外出時の必需品:着物を守り、装いを引き立てる「コート」の嗜み
●一目でわかる「格」と「形状」:道行コートと道中着の違い
●道行(みちゆき)コート:【フォーマル・正統派】
●特徴:衿元が四角く開いた「道行衿」が基本です。
●格:礼装用からお洒落用まで幅広く、最もフォーマルな場に適しています。
●着用シーン:結婚式、式典、初釜など、あらたまった席には道行が安心です。
●道中着(どうちゅうぎ):【カジュアル・お洒落派】
●特徴:きもののように前を合わせる形状で、着脱がしやすいのが魅力です。
●格:カジュアルからセミフォーマルまで対応します。
●着用シーン:お稽古、観劇、お食事会など。現代では「お洒落着」として非常に人気があります。

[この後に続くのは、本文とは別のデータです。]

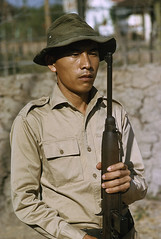 SAIGON 1965 - Mt ngha qun trong t th sng cho. Photo by Wilbur E. Garrett (manhhai) Tags: color men up vertical outdoors person photography one war day vietnamese adult image rifle young vietnam waist weapon guarding ethnicity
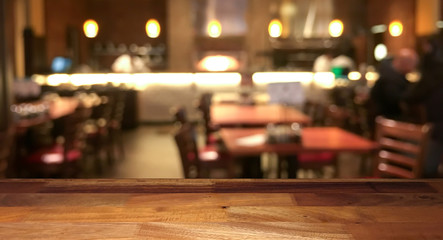 Door stickers Restaurant Empty wooden table top with blurred restaurant on background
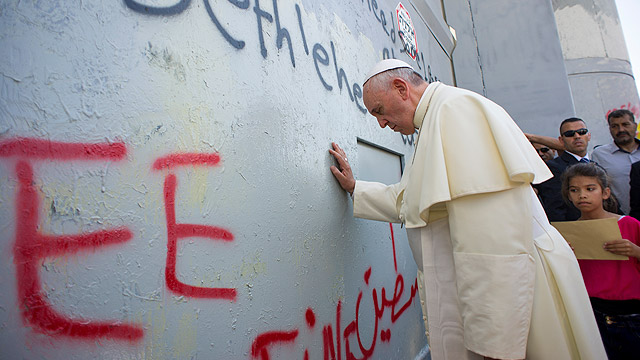 Pope Francis prays in front of the Israeli security wall in Bethlehem, West Bank, May 25. (CNS photo/L'Osservatore Romano, pool)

顔周りの印象を左右する「衿(えり)」のバリエーション
●道行衿(みちゆきえり) 角ばったラインが、凛とした誠実な印象を与え、礼装に最も適しています。
●都衿(みやこえり) 道行衿の角を少し丸くしたもので、優しく女性らしい雰囲気を演出します。
●千代田衿(ちよだえり) 曲線的なカッティングが特徴。モダンで洗練された装いを求める方に人気です。
●着物衿(きものえり) 道中着の定番。着物と同じ合わせの形状で、自然で親しみやすい印象になります。
印象を左右する「衿(えり)」のバリエーション
| 衿の種類 | 特徴 |
| 道行き衿 | 四角い形の最もスタンダードな衿。礼装用コートの基本。 |
| 道中着衿 | きものの衿のように、合わせを深くした形状。すっきりとした印象。 |
| 千代田衿 | U字型に丸くカットされた衿。エレガントで女性らしい柔らかな雰囲気。 |
| 都衿(みやこえり) | 道行き衿の角を少し丸くしたり、飾りを加えたりした変形衿。 |
| 被布衿(ひふえり) | 七五三の被布のような形状。襟が高く、飾り紐を付けるなど可愛らしい印象。 |
| へちま衿 | ショールをかけたような、丸くカーブした衿。防寒性に優れ、温かみがある。 |
大人の嗜み:和装コートの着用マナーと最新トレンド
●室内では脱ぐのが基本
コートは本来「外の埃(ほこり)から着物を守る」ためのものです。そのため、玄関先や受付の前で脱ぐのが正式なマナーです。
●【補足】 近年では、透け感のある薄手の「塵除け(ちりよけ)」に限り、主催者から許可があれば室内でも着用したままで良いとされるケースも増えています。
●現在の主流は「長コート」 近年のトレンドは、膝下まで長さのある「長コート」です。
●防寒性が高いのはもちろん、縦のラインが強調されるため、着姿をよりスマートに、エレガントに見せてくれる効果があります。